*Given instruction*.
Take the line that contains "How far from the picture-taker" as the first and the last line of the material as the final one; set down exactly the lines in that span.

── Supplied data

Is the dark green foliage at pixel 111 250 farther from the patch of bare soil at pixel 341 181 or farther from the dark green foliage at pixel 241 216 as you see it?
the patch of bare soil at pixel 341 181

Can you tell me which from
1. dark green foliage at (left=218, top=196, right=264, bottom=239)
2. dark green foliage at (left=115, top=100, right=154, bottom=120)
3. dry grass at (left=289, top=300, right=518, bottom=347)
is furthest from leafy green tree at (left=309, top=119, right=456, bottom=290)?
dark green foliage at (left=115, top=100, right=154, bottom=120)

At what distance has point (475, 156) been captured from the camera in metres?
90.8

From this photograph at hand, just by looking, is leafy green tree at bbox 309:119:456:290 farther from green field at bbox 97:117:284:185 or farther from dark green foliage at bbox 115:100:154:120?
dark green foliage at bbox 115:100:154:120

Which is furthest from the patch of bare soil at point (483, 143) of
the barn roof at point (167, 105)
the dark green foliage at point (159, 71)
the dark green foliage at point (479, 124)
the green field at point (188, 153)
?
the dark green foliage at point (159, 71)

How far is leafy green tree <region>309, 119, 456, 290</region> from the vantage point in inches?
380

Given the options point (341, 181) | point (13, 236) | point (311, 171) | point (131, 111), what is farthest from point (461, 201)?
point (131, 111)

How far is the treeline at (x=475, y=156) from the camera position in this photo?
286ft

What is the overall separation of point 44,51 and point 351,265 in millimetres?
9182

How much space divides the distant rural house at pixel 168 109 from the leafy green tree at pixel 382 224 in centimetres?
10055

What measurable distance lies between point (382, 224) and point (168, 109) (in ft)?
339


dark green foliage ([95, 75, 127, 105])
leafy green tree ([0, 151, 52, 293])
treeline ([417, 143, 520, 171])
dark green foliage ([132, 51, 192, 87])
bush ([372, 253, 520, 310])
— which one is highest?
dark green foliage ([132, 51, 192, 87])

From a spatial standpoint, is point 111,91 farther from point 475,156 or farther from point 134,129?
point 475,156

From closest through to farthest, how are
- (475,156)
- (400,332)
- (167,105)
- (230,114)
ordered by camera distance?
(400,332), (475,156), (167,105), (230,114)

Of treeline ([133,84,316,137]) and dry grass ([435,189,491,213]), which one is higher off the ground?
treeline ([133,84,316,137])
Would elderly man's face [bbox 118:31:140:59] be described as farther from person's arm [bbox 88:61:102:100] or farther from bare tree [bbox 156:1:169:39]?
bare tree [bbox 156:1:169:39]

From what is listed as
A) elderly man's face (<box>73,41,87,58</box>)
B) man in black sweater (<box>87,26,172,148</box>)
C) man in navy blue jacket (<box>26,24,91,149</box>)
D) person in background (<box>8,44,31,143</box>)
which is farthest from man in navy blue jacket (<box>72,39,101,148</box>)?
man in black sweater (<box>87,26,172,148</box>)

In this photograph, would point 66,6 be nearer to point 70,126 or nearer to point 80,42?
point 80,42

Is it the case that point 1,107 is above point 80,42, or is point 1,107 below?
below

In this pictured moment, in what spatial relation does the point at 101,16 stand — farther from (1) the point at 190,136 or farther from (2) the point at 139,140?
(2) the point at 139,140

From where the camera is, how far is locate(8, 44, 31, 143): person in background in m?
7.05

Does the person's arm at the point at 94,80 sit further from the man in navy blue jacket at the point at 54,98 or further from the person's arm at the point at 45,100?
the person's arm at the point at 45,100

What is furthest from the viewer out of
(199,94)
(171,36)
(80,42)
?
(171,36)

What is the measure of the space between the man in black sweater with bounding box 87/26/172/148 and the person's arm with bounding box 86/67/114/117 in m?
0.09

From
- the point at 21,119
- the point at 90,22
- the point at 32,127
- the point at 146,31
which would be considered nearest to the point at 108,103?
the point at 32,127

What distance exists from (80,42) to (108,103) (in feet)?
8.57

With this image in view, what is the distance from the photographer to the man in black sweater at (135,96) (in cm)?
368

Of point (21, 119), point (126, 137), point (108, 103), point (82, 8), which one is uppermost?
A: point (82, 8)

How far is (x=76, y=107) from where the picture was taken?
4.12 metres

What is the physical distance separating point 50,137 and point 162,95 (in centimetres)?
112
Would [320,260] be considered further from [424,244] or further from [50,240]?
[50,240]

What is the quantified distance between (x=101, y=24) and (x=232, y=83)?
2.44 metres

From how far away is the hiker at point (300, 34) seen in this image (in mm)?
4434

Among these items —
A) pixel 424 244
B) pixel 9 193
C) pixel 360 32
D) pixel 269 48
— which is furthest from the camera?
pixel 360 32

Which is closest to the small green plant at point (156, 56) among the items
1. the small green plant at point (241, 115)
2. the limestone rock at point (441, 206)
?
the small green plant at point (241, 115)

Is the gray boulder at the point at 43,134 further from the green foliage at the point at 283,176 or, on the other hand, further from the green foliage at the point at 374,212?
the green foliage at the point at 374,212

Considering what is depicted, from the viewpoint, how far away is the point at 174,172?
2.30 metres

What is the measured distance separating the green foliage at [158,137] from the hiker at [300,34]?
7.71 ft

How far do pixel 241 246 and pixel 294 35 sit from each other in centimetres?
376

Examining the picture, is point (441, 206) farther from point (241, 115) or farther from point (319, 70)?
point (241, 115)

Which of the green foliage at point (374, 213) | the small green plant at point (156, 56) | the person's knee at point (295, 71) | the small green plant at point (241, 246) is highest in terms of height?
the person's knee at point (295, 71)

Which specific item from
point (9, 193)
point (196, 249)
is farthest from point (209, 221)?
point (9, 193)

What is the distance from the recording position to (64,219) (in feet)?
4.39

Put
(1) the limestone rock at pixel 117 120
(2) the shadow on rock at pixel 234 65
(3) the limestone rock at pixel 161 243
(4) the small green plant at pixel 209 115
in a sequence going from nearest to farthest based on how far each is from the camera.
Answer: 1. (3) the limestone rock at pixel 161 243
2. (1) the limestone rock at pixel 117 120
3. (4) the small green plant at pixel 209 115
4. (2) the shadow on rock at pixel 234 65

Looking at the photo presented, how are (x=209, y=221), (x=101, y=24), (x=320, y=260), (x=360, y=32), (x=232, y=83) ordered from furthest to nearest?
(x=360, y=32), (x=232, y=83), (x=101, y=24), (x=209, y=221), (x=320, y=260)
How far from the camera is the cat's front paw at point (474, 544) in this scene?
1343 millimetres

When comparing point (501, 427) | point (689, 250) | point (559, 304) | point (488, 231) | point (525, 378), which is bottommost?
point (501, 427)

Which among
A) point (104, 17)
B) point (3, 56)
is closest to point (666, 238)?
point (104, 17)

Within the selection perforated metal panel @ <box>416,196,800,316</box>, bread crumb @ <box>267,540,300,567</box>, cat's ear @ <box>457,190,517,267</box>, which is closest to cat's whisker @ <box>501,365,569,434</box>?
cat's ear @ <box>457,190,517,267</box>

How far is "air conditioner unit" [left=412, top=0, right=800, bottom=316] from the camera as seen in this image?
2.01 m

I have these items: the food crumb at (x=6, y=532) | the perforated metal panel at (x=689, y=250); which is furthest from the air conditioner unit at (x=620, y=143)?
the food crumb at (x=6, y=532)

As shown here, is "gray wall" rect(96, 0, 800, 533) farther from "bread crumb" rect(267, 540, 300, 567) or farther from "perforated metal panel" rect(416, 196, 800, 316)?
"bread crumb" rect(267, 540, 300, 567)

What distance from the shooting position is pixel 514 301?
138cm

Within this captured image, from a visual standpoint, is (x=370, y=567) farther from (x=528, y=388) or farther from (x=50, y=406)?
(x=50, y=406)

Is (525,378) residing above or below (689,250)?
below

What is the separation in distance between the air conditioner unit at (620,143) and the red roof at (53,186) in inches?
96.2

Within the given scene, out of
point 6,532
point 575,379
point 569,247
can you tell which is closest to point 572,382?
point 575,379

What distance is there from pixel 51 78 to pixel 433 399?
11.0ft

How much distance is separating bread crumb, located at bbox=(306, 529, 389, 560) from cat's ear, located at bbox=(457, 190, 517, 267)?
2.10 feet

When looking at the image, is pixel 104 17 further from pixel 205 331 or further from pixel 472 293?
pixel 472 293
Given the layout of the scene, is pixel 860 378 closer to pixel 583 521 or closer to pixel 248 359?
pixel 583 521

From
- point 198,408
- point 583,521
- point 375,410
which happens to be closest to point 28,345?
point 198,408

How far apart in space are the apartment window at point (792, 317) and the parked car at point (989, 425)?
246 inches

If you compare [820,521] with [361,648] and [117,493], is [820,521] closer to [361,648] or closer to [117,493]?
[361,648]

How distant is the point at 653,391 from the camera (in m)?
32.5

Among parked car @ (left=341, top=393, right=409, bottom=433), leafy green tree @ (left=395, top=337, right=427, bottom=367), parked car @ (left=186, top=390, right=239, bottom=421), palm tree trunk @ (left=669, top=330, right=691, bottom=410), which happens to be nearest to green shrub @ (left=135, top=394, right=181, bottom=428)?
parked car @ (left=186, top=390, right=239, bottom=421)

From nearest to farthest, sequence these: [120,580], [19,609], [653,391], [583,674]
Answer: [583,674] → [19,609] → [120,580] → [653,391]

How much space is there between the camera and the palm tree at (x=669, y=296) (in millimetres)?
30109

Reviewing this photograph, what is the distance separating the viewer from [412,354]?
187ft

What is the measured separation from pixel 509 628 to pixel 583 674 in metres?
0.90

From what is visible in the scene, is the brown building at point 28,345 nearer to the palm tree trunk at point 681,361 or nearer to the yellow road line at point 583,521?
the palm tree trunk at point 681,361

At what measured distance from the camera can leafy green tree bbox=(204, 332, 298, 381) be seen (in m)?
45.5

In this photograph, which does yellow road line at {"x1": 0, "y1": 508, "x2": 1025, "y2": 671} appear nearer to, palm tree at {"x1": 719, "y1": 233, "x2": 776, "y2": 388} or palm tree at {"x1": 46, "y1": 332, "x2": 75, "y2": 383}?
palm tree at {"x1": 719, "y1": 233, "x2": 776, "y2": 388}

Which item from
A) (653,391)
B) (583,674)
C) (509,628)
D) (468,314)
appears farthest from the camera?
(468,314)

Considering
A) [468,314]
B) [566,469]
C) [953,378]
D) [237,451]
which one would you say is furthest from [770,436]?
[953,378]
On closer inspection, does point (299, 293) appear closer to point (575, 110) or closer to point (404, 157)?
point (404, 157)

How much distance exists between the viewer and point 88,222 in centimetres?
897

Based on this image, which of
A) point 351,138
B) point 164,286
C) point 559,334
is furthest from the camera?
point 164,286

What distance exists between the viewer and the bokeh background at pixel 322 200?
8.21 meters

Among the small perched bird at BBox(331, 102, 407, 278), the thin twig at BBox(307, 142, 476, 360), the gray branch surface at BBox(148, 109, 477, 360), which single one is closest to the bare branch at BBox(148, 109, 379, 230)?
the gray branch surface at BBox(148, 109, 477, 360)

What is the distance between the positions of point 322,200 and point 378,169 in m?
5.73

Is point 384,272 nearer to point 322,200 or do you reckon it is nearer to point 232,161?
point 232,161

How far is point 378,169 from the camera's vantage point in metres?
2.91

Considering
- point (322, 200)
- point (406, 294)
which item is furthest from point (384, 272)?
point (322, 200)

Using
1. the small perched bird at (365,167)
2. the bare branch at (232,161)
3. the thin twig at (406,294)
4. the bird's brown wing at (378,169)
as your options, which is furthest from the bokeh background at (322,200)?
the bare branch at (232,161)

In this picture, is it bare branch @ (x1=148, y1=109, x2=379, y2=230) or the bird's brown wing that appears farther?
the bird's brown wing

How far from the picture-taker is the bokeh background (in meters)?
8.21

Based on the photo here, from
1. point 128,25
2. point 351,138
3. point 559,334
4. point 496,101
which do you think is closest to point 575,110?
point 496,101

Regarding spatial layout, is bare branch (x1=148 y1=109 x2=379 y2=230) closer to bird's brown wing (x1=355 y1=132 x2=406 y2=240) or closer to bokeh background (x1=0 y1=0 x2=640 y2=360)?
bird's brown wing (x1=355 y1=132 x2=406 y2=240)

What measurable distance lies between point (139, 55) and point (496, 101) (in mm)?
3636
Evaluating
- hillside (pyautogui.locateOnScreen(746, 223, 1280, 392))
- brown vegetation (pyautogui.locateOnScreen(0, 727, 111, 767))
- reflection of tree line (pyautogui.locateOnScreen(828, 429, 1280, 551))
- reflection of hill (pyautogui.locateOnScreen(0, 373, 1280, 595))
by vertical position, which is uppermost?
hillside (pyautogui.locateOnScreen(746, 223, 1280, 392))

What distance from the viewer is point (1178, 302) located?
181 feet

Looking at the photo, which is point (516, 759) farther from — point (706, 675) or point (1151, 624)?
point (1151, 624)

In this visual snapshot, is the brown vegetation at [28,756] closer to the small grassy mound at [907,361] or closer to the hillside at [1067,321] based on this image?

────

*Output*.
How far from the picture-taker is the bokeh background (in meters)?
8.21

Based on the photo here, from
1. point 128,25
2. point 351,138
3. point 559,334
4. point 496,101
which do you think is closest to point 575,110?
point 496,101

Regarding spatial layout, is bare branch (x1=148 y1=109 x2=379 y2=230) closer to bird's brown wing (x1=355 y1=132 x2=406 y2=240) or closer to bokeh background (x1=0 y1=0 x2=640 y2=360)?
bird's brown wing (x1=355 y1=132 x2=406 y2=240)

What measurable distance lies between point (139, 55) and point (496, 101) (in mm)?
3636
Evaluating
- hillside (pyautogui.locateOnScreen(746, 223, 1280, 392))
- brown vegetation (pyautogui.locateOnScreen(0, 727, 111, 767))
- reflection of tree line (pyautogui.locateOnScreen(828, 429, 1280, 551))
- reflection of hill (pyautogui.locateOnScreen(0, 373, 1280, 595))
by vertical position, which is uppermost?
hillside (pyautogui.locateOnScreen(746, 223, 1280, 392))

What distance from the viewer is point (1178, 302) located?
181 feet

Looking at the photo, which is point (516, 759) farther from — point (706, 675) or point (1151, 624)?
point (1151, 624)

In this visual snapshot, is the brown vegetation at [28,756] closer to the small grassy mound at [907,361] or closer to the hillside at [1067,321] based on this image?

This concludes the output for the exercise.